I do think watching nearly every game of one team does give the TV viewer a pretty good idea of who is good- bad, great or crappy, but just like stats and metrics, it is flawed, for many of the reasons you mention.
My biggest beef with "eye test" proponents is that Horrible, bad, okay, good and great are all relative terms in MLB. I'll use the defense of Bogey as the example,
Bogey is a damn good fielder compared to everyone who every played or tried to play baseball, but in MLB he can be viewed as anywhere from near average to bottom tier. While it might be true, in our own mind that Bogey is a "good fielder," what good does that label mean, if 20-28 SSs are better than him? Is that really "good?"

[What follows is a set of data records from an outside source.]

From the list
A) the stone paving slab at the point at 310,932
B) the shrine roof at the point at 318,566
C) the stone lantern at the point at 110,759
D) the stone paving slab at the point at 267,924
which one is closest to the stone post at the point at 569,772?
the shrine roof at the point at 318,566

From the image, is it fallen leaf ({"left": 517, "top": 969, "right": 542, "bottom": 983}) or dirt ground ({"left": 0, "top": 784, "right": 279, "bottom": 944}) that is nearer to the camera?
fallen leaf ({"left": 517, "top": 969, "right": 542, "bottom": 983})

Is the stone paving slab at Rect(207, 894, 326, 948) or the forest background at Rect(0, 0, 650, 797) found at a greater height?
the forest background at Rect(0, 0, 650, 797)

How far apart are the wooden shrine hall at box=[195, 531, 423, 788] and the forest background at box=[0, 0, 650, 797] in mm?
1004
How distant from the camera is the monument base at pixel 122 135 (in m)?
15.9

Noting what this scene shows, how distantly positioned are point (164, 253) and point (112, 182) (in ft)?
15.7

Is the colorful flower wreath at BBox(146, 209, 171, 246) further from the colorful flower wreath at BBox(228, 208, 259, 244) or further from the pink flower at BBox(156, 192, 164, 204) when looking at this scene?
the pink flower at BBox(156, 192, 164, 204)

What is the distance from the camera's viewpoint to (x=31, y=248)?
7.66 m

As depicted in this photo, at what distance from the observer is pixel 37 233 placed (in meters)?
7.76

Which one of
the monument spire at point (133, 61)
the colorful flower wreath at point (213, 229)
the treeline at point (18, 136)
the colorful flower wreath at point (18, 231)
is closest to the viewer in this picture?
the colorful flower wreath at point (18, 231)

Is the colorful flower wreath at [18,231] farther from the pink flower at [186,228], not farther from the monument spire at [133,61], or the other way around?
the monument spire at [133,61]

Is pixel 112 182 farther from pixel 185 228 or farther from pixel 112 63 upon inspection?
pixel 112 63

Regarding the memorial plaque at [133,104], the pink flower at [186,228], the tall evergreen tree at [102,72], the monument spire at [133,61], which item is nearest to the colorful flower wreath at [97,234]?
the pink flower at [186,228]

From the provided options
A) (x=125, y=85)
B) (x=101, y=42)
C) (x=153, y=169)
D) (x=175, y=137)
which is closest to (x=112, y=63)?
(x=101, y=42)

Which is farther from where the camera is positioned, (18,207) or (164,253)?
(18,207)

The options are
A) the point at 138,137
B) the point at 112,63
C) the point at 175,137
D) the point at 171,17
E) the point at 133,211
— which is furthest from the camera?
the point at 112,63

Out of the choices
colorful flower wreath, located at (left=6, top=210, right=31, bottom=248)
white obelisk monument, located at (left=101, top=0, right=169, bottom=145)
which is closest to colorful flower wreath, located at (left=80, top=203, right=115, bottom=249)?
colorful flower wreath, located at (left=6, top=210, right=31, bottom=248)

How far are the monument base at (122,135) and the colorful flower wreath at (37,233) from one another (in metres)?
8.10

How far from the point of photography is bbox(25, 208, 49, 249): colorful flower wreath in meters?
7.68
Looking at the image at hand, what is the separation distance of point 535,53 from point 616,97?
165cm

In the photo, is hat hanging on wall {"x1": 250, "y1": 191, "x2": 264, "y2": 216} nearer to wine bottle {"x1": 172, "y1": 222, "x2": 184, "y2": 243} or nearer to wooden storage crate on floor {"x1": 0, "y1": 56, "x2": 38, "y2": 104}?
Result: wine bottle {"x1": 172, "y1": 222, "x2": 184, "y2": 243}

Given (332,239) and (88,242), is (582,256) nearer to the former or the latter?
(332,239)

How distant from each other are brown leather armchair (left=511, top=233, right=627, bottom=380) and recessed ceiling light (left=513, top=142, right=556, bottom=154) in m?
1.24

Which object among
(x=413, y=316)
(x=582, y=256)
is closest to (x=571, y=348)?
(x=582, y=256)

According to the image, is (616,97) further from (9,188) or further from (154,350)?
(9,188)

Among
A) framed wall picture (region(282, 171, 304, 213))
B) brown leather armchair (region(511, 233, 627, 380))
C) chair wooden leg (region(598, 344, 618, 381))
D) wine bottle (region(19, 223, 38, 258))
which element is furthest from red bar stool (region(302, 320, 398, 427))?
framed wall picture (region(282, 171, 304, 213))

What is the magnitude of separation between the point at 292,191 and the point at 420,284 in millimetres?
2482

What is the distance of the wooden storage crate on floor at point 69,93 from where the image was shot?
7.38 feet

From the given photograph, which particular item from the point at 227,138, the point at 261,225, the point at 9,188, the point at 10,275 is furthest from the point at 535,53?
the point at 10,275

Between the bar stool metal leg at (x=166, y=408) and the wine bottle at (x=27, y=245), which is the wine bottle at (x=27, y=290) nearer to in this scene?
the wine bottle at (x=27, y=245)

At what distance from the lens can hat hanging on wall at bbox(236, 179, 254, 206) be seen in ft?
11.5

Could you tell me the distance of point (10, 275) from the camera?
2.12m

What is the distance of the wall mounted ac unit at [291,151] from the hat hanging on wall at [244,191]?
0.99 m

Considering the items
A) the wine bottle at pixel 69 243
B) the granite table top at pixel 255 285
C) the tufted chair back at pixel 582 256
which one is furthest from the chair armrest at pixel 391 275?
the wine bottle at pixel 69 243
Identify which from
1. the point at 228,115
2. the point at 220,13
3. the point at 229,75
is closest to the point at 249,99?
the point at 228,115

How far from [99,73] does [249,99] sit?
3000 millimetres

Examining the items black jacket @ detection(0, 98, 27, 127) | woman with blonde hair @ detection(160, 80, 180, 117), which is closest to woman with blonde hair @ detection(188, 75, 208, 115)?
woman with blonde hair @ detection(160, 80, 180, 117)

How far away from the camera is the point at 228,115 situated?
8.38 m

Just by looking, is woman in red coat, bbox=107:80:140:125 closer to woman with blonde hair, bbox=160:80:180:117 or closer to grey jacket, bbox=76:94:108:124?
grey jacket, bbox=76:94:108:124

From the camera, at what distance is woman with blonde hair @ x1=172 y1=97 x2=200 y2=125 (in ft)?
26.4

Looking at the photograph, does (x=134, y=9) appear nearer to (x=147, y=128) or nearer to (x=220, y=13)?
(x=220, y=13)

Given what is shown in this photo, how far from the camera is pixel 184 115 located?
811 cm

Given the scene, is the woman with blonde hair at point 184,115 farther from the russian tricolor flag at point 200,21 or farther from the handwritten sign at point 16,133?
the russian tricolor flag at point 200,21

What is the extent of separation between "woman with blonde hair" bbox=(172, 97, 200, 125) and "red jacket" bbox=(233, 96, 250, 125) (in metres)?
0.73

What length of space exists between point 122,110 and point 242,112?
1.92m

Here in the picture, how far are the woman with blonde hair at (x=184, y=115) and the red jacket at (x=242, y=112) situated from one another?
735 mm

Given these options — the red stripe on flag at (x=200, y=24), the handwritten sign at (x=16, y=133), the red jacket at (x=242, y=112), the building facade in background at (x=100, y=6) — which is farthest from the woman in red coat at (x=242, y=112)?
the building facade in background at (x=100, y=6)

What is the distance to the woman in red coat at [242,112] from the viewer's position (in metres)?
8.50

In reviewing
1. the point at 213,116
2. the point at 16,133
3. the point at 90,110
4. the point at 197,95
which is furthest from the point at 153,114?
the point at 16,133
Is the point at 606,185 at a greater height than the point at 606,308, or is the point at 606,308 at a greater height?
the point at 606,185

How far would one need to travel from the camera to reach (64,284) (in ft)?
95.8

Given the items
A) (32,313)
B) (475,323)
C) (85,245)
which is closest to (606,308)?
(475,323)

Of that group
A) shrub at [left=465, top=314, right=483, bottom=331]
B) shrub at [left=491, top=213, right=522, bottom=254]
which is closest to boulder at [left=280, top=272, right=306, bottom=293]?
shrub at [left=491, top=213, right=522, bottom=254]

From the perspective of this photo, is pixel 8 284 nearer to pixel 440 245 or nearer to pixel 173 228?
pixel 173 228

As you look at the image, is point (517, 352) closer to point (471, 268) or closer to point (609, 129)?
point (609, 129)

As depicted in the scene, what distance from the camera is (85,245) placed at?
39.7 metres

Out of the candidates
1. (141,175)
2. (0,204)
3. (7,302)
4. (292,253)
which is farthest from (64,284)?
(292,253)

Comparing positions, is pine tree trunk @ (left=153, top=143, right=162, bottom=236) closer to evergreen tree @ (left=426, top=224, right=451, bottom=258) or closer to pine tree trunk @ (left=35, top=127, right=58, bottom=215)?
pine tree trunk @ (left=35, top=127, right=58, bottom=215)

Now, the next point: no single person watched nearly every play of every team, so how can we determine just how Bogey compares to other SSs?
We simply cannot by using only the eye test. If we watch nearly every Sox game and just a few other games, we may not even see some SSs play, at all. Others, we may see 3-6 games, each. A few others more than a dozen games, tops.
While metrics are highly flawed, they do inspect every play or every game in a way that attempts to be impartial and calibrated to be as consistent as possible, unlike home field scorers, who routinely assign errors and non errors in seemingly haphazard ways.
In defense of watching games on TV, often a replay will show a play from another angle that does capture the jump a player gets and how much ground he covers to make the play. This works better for IF'ers than OF'ers, because angles taken, jumps off the crack of the bat and the fielder's speed is harder to judge than an IF'ers.
The fact that DRS, OAA and UZR/150 often vary by wide degrees shows none are perfect, but to me, looking at all three, together has to be better than the eye test, when a blindfold is over our eyes for most of 28 out of 30 teams, each day.